Il me tarde à présent de finir. Les déesses[49] que m'a envoyées Odin m'invitent à entrer dans son salon. Plein de joie je vais boire de la bière, assis avec les Ases aux premières places. Les heures de la vie touchent à leur fin ; je meurs avec joie.

 

 


 

[1] Une traduction plus moderne de cet Ode se trouve sur le site www.edelweiss-hama.org/krakumal.html. Le traducteur a publié La saga de Ragnarr aux Braies velues, 2005, éd. Anacharsis.

[2] On conjecture qu'il pense à un guerrier nommé Ormr, nom qui désigne la dénomination danoise d'un reptile.

[3] Lodbrok signifie des culottes relues. Ou le nomma ainsi à cause de l'espèce de chausses qu'il portait au combat.

[4] "Au loup affamé." Le nom du loup s'emploie dans le poème pour indiquer toute sorte de bêtes carnassières ; mais comme il est question ici d'un combat naval, j'ai préféré le nom général à celui de l'original.

[5] "Aux oiseaux aux jambes jaunes."

[6] "Le loup."

[7] Hilde, femme de Hédin, était la Bellone des anciens peuples du Nord.

[8] "Dans la source bouillante des blessures."

[9] "Sur les chevaux de Hefler." Hefler était un roi maritime.

[10] "Les plaines des oiseaux aquatiques."

[11] "La lune des boucliers."

[12] "La lueur mortelle."

[13] "Le vin."

[14] Fala était une des sorcières qui, selon la tradition, voyageaient à travers l'air montées sur des loups.

[15] "Les vierges enchanteresses de la corde."

[16] "L'orme."

[17] ''La cotte d'armes dorée de Hœgne.'' Hœgne était un ancien guerrier célèbre.
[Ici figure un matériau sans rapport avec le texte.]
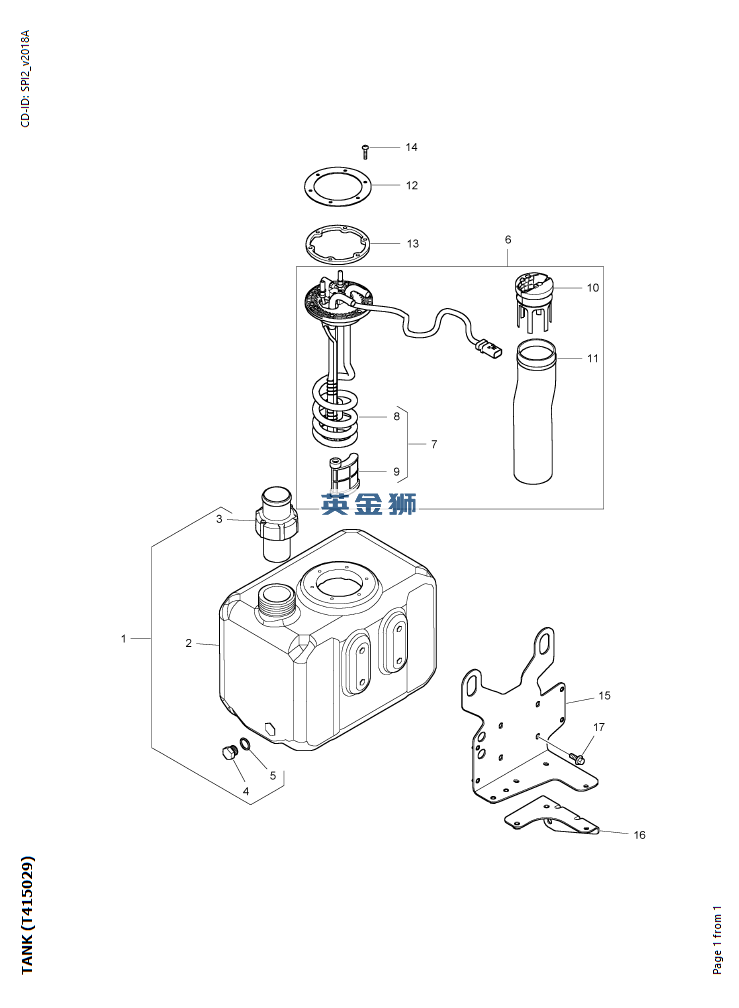 CD-ID: SPI2_v2018A

14
12
13
6
10
11
8
7
9
英金狮
3
1
2
15
17
5
4
16

TANK (T415029)

Page 1 from 1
[18] "Nous célébrâmes la messe des flèches."

[19] "Une rosée."

[20] "Aux éperviers." Les éperviers ne se nourrissent pas de cadavres.

[21] "L'orme."

[22] "Dans la mêlée de la flamme du fourreau."

[23] On croit que Svelner était un des noms d'Odin, ou peut-être un de ces magiciens que forgeaient et enchantaient les armes.

[24] "Le reptile."

[25] "Les tentes de Hlaka." Hlaka était une des déesses nommées Valkuries, lesquelles Odin envoyait dans les combats pour dispenser la victoire, ou pour choisir ceux qui devaient être tués pour venir chez lui.

[26] "Des harengs de la mort."

[27] "Les rayons tranchants."

[28] "Celui qui ébranle les casques."

[29] "Le frère du loup."

[30] "La chemise de mailles grise de Hamder." Hamder était un ancien fameux guerrier.

[31] "Les fils loyaux d'Endil." Endil était un ancien roi maritime.

[32] "Des ânes d'Égir.» Egir était le dieu de la mer.

[33] Le manteau de Skœgul." Skœgul était une des "Valkuries.

[34] "Tombèrent dans la gueule des bêtes féroces."

[35] "Les éperviers." Voir plus haut.

[36] ''La vierge du pressoir."

[37] "L'écorce de Hilde."

[38] Au lieu des premières lignes de cette strophe, on pourrait lire selon une variante : "Quel sort plus heureux peut attendre le héros que d'être placé au premier rang dans l'orage des flèches. Celui qui ne fait jamais face à l'ennemi doit mener une triste vie."

[39] Les Nornes étaient les Parques du Nord.

[40] "Les faucons sanguinaires."

[41] "Le loup."

[42] Balder était le second fils d'Odin.

[43] "Dans des branches recourbées de crânes."

[44] Fioelner et Vidrer étaient des noms d'Odin.

[45] Asloeg était la femme de Ragnar ; son premier nom était Kraka.

[46] "La hart d'Odin."

[47] ''Des batailles proclamées par la flèche-messagère (Bud-stikken)."

[48] Les Ases étaient des héros qui accompagnaient Odin.

[49] "Les Dises." Ces déesses étaient les messagères d'Odin.